La nuova legge antiterrorismo pensata dall’Unione Europea potrebbe favorire la censura

La nuova legge antiterrorismo pensata dall’Unione Europea potrebbe favorire la censura

Dopo la direttiva sul copyright l’UE sta predisponendo una nuova legge che andrà a colpire la propaganda terroristica sul web. Il poco tempo a disposizione delle piattaforme per eliminare i contenuti potrebbe però favorire la censura

Dopo la direttiva sul copyright approvata lo scorso 12 settembre il Parlamento Europeo sta predisponendo una nuova legge che punta a colpire la propaganda terroristica sul web.

Nonostante le nobili intenzioni sembra però che la legge possa, almeno in questa fase, favorire la censura.

Ma partiamo dall’inizio. 

Innanzitutto per “contenuto terroristico” si intendono “i contenuti online che si riferiscono a materiale e informazioni che incitano, incoraggiano o sostengono reati di terrorismo, forniscono istruzioni su come commettere tali crimini o promuovono la partecipazione ad attività di un gruppo terroristico. Tale materiale potrebbe includere testi, immagini, registrazioni audio e video”, come specificato dallo stesso comunicato.

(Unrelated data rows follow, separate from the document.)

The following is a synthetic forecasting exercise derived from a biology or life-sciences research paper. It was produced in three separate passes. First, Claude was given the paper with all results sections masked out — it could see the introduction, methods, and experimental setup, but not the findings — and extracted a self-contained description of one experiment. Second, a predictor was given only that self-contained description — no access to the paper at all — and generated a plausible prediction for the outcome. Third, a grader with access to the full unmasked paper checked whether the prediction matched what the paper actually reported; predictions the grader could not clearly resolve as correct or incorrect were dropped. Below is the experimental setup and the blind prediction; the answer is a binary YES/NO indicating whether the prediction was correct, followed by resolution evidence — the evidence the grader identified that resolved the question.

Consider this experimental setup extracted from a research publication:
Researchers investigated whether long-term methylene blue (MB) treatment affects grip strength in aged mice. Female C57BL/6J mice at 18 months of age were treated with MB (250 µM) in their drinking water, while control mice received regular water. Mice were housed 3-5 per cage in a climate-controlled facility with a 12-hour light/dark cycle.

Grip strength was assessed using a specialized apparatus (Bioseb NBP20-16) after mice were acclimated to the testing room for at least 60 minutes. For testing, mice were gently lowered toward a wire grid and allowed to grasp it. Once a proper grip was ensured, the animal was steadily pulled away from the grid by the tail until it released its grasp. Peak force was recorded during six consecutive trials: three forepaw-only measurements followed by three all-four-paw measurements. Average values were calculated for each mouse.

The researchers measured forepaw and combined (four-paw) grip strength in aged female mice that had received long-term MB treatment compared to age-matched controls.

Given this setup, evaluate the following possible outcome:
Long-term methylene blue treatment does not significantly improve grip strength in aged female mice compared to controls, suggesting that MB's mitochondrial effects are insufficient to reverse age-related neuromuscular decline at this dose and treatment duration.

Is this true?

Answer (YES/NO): YES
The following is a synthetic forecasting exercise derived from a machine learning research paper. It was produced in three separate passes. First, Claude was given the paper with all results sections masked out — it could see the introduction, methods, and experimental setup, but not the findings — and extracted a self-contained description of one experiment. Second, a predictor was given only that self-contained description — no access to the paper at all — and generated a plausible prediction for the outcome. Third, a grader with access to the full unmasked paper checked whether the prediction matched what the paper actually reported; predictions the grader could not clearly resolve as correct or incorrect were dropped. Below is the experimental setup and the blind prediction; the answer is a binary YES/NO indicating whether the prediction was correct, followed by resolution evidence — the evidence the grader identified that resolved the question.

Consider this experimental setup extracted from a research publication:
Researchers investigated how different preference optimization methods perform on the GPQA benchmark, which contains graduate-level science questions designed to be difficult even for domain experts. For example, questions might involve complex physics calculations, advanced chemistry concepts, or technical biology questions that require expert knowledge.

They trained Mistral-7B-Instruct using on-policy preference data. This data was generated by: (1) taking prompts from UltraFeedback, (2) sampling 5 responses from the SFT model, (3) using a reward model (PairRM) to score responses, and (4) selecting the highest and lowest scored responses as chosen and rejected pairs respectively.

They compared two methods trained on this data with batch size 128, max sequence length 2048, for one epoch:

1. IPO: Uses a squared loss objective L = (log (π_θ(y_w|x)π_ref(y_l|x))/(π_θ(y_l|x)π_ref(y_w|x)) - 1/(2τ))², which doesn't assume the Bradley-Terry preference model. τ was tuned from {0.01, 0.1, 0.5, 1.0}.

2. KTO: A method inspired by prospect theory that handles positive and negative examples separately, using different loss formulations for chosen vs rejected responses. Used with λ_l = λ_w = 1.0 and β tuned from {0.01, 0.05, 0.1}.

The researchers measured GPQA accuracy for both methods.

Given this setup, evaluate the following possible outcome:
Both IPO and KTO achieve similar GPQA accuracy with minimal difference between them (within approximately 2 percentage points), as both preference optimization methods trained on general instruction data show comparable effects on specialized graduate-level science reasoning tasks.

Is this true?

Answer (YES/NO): YES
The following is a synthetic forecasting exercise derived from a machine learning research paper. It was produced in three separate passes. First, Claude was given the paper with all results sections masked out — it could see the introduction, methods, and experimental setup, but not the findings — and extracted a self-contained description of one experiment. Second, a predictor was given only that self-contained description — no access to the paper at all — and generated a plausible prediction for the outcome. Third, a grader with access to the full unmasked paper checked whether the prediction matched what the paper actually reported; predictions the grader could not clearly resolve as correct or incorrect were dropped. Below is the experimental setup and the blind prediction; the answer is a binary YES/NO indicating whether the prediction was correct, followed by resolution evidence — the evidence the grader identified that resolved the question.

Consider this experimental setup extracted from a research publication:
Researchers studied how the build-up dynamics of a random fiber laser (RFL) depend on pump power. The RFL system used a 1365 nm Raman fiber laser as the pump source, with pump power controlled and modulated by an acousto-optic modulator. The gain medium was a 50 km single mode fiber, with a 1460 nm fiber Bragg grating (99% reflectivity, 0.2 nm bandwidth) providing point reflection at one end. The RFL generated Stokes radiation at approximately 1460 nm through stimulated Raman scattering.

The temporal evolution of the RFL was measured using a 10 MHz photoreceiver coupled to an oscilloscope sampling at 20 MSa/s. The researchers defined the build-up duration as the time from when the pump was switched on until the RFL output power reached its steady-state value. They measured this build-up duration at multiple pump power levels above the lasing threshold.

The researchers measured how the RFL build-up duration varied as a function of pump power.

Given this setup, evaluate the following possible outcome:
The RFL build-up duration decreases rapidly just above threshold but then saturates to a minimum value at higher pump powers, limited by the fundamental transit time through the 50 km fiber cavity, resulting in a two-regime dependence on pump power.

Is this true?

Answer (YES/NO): NO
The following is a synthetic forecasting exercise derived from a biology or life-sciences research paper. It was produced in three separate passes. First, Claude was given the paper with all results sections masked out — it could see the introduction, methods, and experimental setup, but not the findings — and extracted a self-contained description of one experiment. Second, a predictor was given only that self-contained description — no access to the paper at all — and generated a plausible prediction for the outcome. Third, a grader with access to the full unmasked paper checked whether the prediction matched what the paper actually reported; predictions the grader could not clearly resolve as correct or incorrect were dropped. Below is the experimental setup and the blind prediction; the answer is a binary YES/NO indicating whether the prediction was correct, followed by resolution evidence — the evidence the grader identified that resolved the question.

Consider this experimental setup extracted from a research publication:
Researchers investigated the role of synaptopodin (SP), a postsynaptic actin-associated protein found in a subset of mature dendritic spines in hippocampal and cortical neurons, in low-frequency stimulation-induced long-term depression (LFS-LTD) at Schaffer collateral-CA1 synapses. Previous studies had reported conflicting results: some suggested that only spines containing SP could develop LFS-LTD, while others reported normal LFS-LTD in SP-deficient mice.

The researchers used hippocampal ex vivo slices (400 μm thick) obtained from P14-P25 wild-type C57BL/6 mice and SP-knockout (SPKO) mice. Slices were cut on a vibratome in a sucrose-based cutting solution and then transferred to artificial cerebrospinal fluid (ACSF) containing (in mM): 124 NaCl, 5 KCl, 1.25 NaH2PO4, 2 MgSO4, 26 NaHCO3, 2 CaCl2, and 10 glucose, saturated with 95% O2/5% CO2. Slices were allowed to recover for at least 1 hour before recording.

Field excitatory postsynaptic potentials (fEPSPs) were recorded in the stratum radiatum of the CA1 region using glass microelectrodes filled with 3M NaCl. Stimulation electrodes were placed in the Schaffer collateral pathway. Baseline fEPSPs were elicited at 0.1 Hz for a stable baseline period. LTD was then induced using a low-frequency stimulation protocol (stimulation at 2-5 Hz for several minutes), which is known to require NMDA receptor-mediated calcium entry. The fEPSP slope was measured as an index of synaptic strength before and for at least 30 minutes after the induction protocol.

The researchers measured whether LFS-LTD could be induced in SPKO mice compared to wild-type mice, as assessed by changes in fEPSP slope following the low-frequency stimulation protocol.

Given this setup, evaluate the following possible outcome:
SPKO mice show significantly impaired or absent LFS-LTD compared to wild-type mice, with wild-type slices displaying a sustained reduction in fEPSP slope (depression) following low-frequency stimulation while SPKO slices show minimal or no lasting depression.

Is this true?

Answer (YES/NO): YES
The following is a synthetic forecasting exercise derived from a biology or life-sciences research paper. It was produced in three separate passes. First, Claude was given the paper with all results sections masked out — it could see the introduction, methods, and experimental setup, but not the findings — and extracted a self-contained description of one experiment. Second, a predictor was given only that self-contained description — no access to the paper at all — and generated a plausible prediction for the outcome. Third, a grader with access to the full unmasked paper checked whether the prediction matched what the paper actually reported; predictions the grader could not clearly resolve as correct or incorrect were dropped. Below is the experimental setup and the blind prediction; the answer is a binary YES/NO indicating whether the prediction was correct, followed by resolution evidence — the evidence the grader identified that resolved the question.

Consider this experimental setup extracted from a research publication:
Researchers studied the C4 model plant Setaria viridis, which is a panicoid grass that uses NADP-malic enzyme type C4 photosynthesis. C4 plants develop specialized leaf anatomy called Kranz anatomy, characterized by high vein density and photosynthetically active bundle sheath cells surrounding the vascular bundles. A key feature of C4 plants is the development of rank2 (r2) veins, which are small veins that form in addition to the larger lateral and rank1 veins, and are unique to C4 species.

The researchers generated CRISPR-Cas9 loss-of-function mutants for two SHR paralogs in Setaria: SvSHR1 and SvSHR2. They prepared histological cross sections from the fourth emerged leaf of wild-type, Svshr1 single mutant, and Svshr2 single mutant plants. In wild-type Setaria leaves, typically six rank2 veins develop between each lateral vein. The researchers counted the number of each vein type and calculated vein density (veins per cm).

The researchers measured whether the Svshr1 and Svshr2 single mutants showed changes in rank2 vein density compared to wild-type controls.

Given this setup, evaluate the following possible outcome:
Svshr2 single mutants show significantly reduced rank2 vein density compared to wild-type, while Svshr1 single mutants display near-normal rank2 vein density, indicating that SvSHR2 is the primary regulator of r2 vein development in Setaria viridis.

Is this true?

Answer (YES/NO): YES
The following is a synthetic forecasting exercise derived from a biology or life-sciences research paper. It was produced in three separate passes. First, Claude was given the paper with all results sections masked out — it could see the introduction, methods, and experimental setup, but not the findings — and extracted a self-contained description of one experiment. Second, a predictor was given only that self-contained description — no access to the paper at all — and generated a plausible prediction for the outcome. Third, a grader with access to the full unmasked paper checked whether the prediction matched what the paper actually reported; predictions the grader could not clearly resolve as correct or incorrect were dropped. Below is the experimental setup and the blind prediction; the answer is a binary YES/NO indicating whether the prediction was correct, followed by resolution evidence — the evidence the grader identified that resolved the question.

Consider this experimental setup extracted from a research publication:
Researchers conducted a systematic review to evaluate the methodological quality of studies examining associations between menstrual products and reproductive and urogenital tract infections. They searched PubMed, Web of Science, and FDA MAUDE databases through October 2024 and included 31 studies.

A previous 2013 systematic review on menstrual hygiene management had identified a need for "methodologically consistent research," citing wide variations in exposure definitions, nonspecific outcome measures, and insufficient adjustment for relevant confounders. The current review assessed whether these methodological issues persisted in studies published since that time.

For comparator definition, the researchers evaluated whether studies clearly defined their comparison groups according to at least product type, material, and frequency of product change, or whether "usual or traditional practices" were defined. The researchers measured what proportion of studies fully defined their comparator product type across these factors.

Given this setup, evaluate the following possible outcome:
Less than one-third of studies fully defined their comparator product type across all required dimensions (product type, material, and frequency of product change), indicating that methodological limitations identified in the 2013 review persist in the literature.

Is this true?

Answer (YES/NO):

Per come è stata presentata la scorsa settimana dai membri della Commissione Europea, a margine della plenaria del Parlamento di Strasburgo, questa legge prevede un meccanismo che dovrebbe cancellare i contenuti inneggianti al terrorismo entro un’ora dalla pubblicazione.

Questo significa che la responsabilità della rimozione dei contenuti ricadrebbe completamente sulle piattaforme che li ospitano (i vari social network come Facebook o Twitter ma anche i servizi di hosting e lo stesso Google) e che per farlo queste società avrebbero solo un’ora di tempo. In poche parole: una volta che un’autorità europea segnala alla piattaforma un contenuto potenzialmente a sfondo terroristico, la piattaforma ha 60 minuti di tempi per cancellarlo.

Le sanzioni previste per l’inadempienza inoltre sono molto salate. La legge prevede, sulla scia del GDPR, multe salatissime che possono arrivare fino al 4% del fatturato mondiale dell’azienda.

Anche l’ambito di applicazione è lo stesso del GDPR: come per il Regolamento sulla protezione dei dati infatti la legge è valida per i contenuti pubblicati in tutto il mondo, che arrivino ai cittadini dell’Unione Europea.

Insomma, l’UE chiede ai provider di essere proattivi ed eliminare i contenuti dannosi in un tempo molto ristretto. 

Ma a cosa potrebbe portare questa restrizione? 

Prima di tutto i più critici sostengono che uno degli scenari più probabili sia un forte potere di censura, anche preventiva, che le piattaforme inizieranno a esercitare sui contenuti. Avendo poco tempo per rimuovere quelle che sono solo segnalazioni e per evitare pesanti sanzioni, è plausibile che verranno studiati algoritmi per la cancellazione quasi istantanea e che quindi non ci sarà una reale valutazione del contenuto (questo anche a discapito di quelle cose che gli algoritmi non possono, per ora, capire, come ad esempio l’ironia).

Sempre nella stessa direttiva il Parlamento ci informa che sono in procinto di essere studiate anche altre riforme, volte a controllare il comportamento online degli utenti, che riguarderanno: l’abuso sessuale sui minori, la promozione di prodotti contraffatti e il discusso “hate speech”, già al centro di molte battaglie.

Quello che appare è che l’Europa stia cercando di regolamentare quella che è sempre stata la “terra di nessuno”: internet.